Deepfake

Why Trust Techopedia

What is a Deepfake?

A deepfake refers to computer-generated videos, audio recordings, and images that are used to portray individuals saying or doing things they never actually did or said. Essentially, deepfake technology uses artificial intelligence (AI) and machine learning (ML) to generate synthetic digital content that looks and sounds as if it is authentic.

Advertisements

While deepfakes can be created for benign purposes, such as in filmmaking or satire, they have gotten a negative connotation because the most publicized applications of deepfake technology have been fraud-related. They have gained attention for their ability to mislead viewers into believing that falsely depicted events or statements are real.

The technology’s ability to be misused has raised ethical, legal, and social issues, particularly regarding misinformation, privacy violations, and the manipulation of public opinion.

Techopedia Explains the Deepfake Meaning

Techopedia explains Deepfake

The deepfake definition is a portmanteau of “deep learning” and “fake.” In this context, deep learning is a type of machine learning, and fake is a synonym for fabricated or synthetic data.

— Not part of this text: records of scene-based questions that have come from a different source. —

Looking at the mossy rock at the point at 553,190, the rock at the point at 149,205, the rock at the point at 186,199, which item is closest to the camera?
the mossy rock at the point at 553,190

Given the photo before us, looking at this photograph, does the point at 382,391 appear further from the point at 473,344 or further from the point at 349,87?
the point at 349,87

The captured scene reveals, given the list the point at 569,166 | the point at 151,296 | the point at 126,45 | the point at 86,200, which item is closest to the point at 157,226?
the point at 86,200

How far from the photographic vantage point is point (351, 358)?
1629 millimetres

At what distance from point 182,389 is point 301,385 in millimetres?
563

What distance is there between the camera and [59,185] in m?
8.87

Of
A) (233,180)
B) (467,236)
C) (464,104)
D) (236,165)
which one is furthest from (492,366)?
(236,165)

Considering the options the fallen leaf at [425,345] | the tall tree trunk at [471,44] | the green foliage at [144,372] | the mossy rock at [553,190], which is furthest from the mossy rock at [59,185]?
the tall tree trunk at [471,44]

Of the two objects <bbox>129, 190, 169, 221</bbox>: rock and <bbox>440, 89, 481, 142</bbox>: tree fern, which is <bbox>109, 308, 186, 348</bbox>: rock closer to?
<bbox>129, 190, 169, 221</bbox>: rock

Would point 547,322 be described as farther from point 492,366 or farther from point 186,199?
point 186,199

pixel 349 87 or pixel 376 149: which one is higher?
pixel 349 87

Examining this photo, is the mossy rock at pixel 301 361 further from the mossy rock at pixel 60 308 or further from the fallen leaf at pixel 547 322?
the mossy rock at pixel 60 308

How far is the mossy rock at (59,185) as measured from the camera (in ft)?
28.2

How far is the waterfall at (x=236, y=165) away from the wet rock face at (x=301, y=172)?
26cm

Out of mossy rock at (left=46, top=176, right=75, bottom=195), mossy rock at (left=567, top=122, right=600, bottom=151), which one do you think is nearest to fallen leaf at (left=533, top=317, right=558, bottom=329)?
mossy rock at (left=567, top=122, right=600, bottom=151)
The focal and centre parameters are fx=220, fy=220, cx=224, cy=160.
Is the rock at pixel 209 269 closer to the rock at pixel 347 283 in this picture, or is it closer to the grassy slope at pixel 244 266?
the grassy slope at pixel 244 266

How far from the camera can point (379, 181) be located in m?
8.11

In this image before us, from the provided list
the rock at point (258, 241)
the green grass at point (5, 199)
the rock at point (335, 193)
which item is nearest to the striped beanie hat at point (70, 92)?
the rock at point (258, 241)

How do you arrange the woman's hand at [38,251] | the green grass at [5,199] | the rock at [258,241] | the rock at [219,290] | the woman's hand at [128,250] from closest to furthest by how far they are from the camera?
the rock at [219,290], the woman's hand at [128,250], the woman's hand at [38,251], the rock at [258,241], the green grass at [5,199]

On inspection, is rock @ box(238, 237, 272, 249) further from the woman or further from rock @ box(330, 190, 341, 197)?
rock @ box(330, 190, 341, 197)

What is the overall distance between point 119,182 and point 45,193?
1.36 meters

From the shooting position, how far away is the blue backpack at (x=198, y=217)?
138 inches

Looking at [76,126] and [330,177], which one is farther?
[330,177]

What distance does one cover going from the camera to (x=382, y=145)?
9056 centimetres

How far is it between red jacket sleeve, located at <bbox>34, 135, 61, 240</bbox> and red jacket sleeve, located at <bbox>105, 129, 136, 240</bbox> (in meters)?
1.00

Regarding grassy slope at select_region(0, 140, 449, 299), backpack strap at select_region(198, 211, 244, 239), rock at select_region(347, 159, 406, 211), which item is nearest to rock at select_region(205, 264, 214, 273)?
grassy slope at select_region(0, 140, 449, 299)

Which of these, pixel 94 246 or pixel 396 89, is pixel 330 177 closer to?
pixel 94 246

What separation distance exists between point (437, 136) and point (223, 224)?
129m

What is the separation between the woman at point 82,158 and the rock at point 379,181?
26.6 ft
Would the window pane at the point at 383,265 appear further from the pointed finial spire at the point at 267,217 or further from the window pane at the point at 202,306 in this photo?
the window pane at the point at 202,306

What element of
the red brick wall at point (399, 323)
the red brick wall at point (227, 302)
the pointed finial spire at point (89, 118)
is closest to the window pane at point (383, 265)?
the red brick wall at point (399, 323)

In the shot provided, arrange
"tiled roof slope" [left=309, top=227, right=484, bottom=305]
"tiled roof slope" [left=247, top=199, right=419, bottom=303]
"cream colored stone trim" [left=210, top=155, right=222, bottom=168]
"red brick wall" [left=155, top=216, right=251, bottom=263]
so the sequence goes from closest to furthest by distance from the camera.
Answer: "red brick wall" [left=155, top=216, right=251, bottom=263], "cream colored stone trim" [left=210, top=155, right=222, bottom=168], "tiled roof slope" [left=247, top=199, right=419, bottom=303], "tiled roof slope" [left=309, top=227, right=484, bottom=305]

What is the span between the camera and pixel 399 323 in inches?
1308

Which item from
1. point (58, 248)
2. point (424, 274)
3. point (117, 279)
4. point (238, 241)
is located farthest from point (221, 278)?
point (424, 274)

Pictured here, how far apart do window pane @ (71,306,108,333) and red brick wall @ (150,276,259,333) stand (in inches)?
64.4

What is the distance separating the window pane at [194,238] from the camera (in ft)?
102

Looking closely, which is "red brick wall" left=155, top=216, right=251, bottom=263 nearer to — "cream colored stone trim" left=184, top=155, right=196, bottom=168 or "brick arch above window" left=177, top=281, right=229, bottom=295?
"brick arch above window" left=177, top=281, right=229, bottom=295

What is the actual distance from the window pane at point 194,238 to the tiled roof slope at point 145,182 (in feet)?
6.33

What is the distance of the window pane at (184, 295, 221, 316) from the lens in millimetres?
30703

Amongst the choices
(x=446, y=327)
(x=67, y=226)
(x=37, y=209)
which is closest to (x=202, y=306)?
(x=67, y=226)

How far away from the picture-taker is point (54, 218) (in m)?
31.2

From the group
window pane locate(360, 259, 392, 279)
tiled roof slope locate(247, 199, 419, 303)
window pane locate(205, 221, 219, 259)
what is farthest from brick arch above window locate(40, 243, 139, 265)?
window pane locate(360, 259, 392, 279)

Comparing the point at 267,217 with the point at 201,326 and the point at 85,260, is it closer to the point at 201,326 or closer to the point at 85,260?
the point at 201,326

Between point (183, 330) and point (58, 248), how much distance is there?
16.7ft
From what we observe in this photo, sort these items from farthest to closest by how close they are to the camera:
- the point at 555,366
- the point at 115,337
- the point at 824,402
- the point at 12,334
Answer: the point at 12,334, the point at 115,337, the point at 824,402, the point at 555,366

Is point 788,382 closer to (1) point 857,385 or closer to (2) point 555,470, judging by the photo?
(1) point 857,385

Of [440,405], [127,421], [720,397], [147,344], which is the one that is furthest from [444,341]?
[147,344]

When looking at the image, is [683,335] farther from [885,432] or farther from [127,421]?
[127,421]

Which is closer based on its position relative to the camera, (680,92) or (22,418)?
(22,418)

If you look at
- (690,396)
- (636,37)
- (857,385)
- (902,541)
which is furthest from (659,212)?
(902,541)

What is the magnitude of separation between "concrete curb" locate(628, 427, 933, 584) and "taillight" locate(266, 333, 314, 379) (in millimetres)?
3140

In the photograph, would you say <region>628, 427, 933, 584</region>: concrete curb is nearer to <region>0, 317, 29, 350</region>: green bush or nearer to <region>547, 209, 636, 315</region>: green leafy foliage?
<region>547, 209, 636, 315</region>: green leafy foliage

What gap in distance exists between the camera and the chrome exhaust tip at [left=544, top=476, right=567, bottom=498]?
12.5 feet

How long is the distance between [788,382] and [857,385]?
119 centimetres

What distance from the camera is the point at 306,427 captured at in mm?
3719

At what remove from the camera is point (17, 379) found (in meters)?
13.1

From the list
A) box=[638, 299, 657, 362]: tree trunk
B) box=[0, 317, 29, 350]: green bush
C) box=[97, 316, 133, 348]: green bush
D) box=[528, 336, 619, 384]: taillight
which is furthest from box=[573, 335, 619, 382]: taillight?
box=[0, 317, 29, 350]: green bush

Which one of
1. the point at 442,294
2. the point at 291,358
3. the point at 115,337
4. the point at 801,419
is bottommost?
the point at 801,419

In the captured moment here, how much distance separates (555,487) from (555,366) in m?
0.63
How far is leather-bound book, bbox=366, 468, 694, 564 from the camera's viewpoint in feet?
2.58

It’s important to remember that while all deepfakes use synthetic data, not all synthetic digital content qualifies as deepfakes. The key difference lies in the intention behind the creation of the content and its potential for deception.

How are Deepfakes Created?

Deepfake models can be created with generative adversarial networks (GANs), autoencoders, or variational autoencoders. Once the model is sufficiently trained, it can be used to create deepfakes by inputting new training data or prompts.

Generative Adversarial Networks (GANs)

This process involves two main components: a generator and a discriminator. The generator’s job is to create image, audio, or video content that mimics real content and give both the real and the generated content to the discriminator.

The discriminator provides the generator with feedback about how the two samples it received are different, and the generator uses the discriminator’s feedback to make the next content it generates more realistic. The process continues until the discriminator can no longer find any difference between the real and the fake content.

Autoencoders

This process is often used for face swapping. Essentially, person A’s encoded facial features are decoded using a decoder that was trained on person B’s data. This allows the deepfake AI generator to superimpose the facial expressions of Person A onto the face of Person B.

Variational Autoencoders

This process can be used to generate realistic faces or facial expressions that are not direct copies of those in the training data. For example, by training a VAE on images of Person A, you can generate new expressions or movements that Person A never actually made.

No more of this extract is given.